• **PROBLEM TO SOLVE**:
Edit the entries below, replacing every "camouflage jacket" with "olive jacket" and leaving all other text unchanged. Leave the pictures out of your answer.

• **DATA SHOWN**:
## begin

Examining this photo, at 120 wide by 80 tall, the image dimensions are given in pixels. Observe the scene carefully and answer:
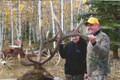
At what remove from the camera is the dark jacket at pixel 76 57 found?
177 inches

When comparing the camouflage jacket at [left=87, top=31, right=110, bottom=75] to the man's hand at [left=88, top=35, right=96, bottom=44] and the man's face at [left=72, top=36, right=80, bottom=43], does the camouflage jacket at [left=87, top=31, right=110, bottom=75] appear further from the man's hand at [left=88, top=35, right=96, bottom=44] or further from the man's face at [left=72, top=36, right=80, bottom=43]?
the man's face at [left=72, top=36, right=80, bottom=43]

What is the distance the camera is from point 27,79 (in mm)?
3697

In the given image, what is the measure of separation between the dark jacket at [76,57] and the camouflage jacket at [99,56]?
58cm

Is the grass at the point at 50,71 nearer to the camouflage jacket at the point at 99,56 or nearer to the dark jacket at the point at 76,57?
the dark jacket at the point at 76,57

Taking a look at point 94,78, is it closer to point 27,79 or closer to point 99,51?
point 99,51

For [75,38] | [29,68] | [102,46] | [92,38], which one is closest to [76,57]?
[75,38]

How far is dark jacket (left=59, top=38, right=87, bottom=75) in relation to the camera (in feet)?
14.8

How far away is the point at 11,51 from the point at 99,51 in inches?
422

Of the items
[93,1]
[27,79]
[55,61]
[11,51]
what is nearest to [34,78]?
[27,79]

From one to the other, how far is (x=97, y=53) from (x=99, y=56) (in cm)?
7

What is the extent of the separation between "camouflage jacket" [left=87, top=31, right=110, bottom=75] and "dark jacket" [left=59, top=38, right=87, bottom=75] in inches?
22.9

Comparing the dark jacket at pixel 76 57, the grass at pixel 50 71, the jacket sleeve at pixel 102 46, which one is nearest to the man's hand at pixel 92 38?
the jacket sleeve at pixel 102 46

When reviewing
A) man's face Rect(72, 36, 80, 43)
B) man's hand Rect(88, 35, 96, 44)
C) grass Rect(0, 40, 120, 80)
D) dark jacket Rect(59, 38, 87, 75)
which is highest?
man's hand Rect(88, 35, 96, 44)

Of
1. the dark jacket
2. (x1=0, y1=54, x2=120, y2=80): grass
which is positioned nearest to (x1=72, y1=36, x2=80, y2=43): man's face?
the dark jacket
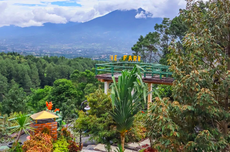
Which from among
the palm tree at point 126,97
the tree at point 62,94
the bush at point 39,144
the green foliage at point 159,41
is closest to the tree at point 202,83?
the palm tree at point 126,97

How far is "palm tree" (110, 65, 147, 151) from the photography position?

## end

• **TASK RESULT**:
Examining this photo, at 120 wide by 80 tall, the image dimensions are given in pixels. Observe the scene carefully and answer:
At what remove from the camera is the dark jacket at pixel 76 57 found?
177 inches

When comparing the olive jacket at [left=87, top=31, right=110, bottom=75] to the man's hand at [left=88, top=35, right=96, bottom=44] and the man's face at [left=72, top=36, right=80, bottom=43], does the olive jacket at [left=87, top=31, right=110, bottom=75] appear further from the man's hand at [left=88, top=35, right=96, bottom=44] or further from the man's face at [left=72, top=36, right=80, bottom=43]?
the man's face at [left=72, top=36, right=80, bottom=43]

What is the distance the camera is from point 27,79 (in mm)?
3697

In the given image, what is the measure of separation between the dark jacket at [76,57] and the olive jacket at [99,56]?
58cm

Is the grass at the point at 50,71 nearer to the olive jacket at the point at 99,56 or nearer to the dark jacket at the point at 76,57?
the dark jacket at the point at 76,57

Taking a look at point 94,78, is it closer to point 27,79 or closer to point 99,51?
point 99,51

For [75,38] | [29,68] | [102,46] | [92,38], which one is closest to [76,57]?
[75,38]

How far is dark jacket (left=59, top=38, right=87, bottom=75) in relation to the camera (in feet)?
14.8

How far away is the point at 11,51 from the point at 99,51 in inches?
422

Of the items
[93,1]
[27,79]
[55,61]
[11,51]
what is nearest to [34,78]?
[27,79]

From one to the other, how far is (x=97, y=53) from (x=99, y=56) (in cm)?
7

What is the extent of the separation between "olive jacket" [left=87, top=31, right=110, bottom=75] and "dark jacket" [left=59, top=38, right=87, bottom=75] in inches?
22.9

Comparing the dark jacket at pixel 76 57, the grass at pixel 50 71, the jacket sleeve at pixel 102 46, which one is nearest to the man's hand at pixel 92 38?
the jacket sleeve at pixel 102 46

When reviewing
A) man's face Rect(72, 36, 80, 43)
B) man's hand Rect(88, 35, 96, 44)
C) grass Rect(0, 40, 120, 80)
D) dark jacket Rect(59, 38, 87, 75)
which is highest?
man's hand Rect(88, 35, 96, 44)

Of
1. the dark jacket
2. (x1=0, y1=54, x2=120, y2=80): grass
which is positioned nearest to (x1=72, y1=36, x2=80, y2=43): man's face?
the dark jacket
Which from among
the palm tree at point 126,97
the tree at point 62,94
the bush at point 39,144
the green foliage at point 159,41
is closest to the tree at point 202,83?
the palm tree at point 126,97

How far is "palm tree" (110, 65, 147, 151) from the photography position?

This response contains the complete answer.